Karpol yelling at Sokolova along the sidelines.
Speaking of setters, this has been the particular waterloo of the Russian national team. When the great setter Irina Parkomchuk/Kirillova defected to Croatia in 1992, Karpol was left with no choice but to teach the setting tricks of the trade to their current opposite, Marina Nikulina. But even if Nikulina did good in that position, she was did not posses the free-flowing creativity of Kirillova. This started the trend for the Russian setters to send mountain-high balls to the outside hitters, along with the occasional quick first tempo sets to the middle and opposite attackers.

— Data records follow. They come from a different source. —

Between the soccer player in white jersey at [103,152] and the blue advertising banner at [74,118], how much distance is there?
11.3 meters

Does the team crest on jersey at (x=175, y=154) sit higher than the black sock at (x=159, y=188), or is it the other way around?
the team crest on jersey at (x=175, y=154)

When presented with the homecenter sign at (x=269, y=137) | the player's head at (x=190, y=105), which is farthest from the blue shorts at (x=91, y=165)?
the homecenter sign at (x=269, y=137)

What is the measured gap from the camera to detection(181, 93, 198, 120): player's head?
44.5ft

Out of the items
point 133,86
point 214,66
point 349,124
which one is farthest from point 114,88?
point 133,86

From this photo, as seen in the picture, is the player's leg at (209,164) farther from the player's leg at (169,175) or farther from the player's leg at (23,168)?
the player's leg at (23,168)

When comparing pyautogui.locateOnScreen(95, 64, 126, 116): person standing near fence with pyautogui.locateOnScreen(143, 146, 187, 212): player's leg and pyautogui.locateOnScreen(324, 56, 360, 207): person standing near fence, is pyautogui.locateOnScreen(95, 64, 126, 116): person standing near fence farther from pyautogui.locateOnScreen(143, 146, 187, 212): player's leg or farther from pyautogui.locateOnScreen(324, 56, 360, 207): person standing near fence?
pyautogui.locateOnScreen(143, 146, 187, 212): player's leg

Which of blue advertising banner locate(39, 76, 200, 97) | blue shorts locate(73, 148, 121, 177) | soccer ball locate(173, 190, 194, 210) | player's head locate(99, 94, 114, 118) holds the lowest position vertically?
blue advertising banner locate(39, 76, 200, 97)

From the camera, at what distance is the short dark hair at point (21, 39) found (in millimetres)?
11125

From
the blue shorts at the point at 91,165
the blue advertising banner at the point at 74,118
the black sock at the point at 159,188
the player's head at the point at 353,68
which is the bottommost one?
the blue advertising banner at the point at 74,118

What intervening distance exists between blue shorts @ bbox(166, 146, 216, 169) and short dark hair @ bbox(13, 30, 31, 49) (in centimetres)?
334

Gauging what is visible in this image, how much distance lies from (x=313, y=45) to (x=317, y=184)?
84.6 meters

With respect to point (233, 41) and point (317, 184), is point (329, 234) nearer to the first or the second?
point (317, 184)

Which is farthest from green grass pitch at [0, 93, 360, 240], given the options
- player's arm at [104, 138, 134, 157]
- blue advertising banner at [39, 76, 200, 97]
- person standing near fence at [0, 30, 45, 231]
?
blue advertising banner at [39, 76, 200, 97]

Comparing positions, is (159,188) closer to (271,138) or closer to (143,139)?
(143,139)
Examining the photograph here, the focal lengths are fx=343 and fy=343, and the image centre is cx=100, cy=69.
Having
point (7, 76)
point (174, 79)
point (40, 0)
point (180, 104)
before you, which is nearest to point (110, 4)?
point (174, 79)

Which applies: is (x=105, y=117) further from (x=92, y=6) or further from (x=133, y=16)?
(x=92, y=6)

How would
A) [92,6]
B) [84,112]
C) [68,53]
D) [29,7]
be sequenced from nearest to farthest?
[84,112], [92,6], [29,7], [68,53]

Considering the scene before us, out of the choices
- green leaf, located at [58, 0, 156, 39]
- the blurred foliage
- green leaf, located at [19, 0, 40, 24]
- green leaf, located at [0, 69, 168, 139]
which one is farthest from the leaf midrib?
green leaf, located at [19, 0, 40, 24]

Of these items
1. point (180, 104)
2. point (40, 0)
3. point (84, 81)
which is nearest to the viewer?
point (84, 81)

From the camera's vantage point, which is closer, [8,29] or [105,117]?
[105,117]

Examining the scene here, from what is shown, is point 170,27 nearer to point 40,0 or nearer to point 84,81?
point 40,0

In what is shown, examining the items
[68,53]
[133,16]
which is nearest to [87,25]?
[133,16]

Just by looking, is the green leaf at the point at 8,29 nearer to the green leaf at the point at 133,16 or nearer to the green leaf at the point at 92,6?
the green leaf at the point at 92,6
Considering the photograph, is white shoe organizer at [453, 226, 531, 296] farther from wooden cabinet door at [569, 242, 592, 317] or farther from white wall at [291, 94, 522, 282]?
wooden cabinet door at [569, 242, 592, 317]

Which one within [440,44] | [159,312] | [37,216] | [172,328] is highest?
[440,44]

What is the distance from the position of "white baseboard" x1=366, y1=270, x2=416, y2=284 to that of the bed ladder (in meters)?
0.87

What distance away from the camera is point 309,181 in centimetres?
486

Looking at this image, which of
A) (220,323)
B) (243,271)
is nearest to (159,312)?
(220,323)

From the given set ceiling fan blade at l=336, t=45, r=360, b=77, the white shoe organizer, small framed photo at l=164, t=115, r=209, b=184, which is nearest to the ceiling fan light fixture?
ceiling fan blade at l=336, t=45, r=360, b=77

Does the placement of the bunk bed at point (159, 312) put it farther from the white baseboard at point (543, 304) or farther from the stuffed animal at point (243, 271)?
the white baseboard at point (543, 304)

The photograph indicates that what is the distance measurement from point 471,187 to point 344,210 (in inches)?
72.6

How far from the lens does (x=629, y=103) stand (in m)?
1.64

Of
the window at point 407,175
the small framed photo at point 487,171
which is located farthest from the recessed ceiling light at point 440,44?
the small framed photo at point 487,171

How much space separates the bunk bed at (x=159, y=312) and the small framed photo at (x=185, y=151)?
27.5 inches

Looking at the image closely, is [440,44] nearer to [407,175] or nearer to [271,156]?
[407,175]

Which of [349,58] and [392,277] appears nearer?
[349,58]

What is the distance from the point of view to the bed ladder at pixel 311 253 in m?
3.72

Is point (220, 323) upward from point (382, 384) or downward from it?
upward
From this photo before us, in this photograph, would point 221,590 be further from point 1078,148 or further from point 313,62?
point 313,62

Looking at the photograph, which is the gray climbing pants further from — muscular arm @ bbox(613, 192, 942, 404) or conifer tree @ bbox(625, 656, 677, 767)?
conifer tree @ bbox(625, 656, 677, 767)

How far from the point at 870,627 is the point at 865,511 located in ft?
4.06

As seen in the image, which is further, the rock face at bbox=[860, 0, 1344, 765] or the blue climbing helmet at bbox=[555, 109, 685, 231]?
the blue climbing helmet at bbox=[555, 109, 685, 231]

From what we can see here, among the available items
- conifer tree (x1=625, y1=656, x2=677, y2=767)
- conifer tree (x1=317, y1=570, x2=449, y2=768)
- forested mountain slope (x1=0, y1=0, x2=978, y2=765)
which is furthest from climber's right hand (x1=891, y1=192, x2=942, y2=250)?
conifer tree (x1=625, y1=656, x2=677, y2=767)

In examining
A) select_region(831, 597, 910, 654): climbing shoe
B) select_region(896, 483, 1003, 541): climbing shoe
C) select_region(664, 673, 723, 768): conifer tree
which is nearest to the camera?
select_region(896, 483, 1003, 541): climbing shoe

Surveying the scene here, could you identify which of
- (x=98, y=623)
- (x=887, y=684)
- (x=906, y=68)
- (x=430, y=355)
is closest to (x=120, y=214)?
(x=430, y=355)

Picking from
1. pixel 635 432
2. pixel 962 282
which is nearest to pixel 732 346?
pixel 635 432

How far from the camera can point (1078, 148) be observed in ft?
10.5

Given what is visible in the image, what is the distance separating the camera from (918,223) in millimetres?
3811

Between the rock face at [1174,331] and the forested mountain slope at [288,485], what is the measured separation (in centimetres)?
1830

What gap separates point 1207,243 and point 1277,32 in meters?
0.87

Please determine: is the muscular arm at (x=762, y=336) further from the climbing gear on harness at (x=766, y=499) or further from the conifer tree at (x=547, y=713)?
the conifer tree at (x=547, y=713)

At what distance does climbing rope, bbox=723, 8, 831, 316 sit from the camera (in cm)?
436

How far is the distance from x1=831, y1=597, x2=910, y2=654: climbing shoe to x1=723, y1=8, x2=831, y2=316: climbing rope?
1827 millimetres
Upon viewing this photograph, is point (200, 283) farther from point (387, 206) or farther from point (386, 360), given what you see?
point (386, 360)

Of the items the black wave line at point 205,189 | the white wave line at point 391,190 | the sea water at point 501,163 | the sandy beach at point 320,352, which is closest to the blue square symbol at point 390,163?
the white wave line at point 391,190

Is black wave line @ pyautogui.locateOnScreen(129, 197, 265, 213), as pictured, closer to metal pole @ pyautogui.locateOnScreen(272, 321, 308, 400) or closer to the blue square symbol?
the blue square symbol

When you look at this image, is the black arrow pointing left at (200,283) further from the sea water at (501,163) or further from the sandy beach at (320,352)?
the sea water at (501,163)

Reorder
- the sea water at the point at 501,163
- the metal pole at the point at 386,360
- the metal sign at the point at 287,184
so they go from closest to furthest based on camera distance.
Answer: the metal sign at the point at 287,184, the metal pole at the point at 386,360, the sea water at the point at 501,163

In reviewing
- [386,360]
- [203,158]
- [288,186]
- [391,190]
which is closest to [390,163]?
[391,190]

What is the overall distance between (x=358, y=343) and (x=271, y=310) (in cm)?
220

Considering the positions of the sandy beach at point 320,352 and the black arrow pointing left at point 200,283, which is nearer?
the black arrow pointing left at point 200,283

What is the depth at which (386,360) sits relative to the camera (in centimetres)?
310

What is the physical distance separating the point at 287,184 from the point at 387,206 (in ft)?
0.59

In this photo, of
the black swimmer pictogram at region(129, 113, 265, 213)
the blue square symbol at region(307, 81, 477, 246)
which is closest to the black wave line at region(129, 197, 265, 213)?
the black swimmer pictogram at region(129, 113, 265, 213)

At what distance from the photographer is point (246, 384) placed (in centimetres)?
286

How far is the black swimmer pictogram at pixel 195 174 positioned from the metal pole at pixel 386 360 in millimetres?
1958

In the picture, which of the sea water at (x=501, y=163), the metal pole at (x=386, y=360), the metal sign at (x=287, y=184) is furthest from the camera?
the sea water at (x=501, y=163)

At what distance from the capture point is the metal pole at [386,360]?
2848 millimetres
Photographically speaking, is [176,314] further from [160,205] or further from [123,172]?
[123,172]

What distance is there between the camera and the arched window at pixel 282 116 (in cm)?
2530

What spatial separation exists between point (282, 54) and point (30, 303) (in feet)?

Upper left, the stellar Russian setter Irina Parkomchuk/Kirillova attempting to block the legendary Cuban outside hitter Mireya Luis. After playing in her adopted country, Croatia, Kirilova continued playing in the Italian clubs, and eventually returned to the Russian team as assistant coach under the then-new Italian head coach, Giovanni Caprara (her husband). At the age of 44, she is still curently playing for the Italian club Ayastel Novarra.
Upper right, beautiful Tatiana Gratcheva, the primary setter in the mid-90's. She returned for the Sydney Olympics as the back-up setter, and became the main setter once more until the World Championships in 2002.
Left, No. 10 Elena Vassilevskaya. At 5'9", she was diminitive to look at compared to her towering team mates. Her baby-faced demeanor saw the squad through two silvers in the major competitions, at the 1998 World Championships and the 2000 Olympics.